__Tu tarea__.
Traduce al inglés esta oración del texto sobre la voluntad de aprender: «De alguna manera, más o menos explícitamente, todos sabemos que aprende quien realmente quiere aprender y que, como con todo, de poco sirven las acrobacias metodológicas o técnicas cuando no existe una voluntad sincera de asimilar algo nuevo o de cambiar».

__Texto extraído__.
----
Y no es que no crea útil e incluso necesaria la capacidad de sensibilizar y seducir a la persona hacia el aprendizaje, no, sino que también cabe preguntarse dónde queda, en esta ecuación, la capacidad para aprender que poseen las personas a las que se dirige la formación y hasta qué punto se tiene en cuenta este factor en el éxito o el fracaso del impacto de una acción destinada al aprendizaje.


De alguna manera, más o menos explícitamente, todos sabemos que aprende quien realmente quiere aprender y que, como con todo, de poco sirven las acrobacias metodológicas o técnicas cuando no existe una voluntad sincera de asimilar algo nuevo o de cambiar.

Es cierto que las metodologías, tecnologías y las habilidades interpersonales de los docentes facilitan el aprendizaje en términos de eficacia y eficiencia pero también sabemos que están supeditadas a la voluntad por aprender que tenga el alumno y que ésta no es tan sólo una condición necesaria sino que incluso llega a ser, por ella misma, suficiente cuando la persona tiene la posibilidad de acceder directamente a la fuente de aprendizaje.

En el afán habitual por reducir a una ecuación operativa, simplificarlo e instrumentalizarlo todo, suele atribuirse la capacidad de aprender a factores tales como el tiempo del que se dispone, la calidad y atractivo de los contenidos, la capacidad analítica de la persona o su receptividad a nuevos enfoques, por poner algunos ejemplos. Pero estos factores adquieren sentido e incluso algunos pierden toda su relevancia cuando la persona quiere realmente aprender.
----
__Registros mostrados__.
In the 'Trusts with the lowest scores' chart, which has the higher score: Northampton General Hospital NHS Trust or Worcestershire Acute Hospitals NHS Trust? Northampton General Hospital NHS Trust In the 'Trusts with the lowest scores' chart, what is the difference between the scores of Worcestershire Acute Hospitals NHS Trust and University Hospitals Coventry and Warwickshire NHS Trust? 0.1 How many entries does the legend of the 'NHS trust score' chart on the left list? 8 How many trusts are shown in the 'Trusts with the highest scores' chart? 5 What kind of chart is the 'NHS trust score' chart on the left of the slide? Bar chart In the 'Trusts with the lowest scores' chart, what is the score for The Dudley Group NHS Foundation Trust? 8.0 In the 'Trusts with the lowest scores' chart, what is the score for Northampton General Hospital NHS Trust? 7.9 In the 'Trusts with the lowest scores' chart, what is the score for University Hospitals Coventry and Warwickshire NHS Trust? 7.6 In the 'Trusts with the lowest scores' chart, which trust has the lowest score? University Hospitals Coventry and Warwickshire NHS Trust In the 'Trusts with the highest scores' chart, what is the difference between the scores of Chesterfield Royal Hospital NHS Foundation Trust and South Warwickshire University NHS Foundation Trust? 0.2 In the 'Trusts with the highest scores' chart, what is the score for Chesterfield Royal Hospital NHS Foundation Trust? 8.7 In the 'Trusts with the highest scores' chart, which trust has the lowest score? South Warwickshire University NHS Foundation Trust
----
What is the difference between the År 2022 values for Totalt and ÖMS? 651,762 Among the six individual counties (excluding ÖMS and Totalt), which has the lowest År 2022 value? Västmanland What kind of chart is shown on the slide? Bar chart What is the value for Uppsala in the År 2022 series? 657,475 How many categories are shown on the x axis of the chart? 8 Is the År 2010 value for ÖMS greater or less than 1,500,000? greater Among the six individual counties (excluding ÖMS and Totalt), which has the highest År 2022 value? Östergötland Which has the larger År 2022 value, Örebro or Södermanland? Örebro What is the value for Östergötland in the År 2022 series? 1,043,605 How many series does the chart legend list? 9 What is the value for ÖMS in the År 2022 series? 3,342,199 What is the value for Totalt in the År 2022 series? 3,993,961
----
__Tu solución__.
In some way, more or less explicitly, we all know that whoever truly wants to learn is the one who learns, and that, as with everything, methodological or technical acrobatics are of little use when there is no sincere will to assimilate something new or to change.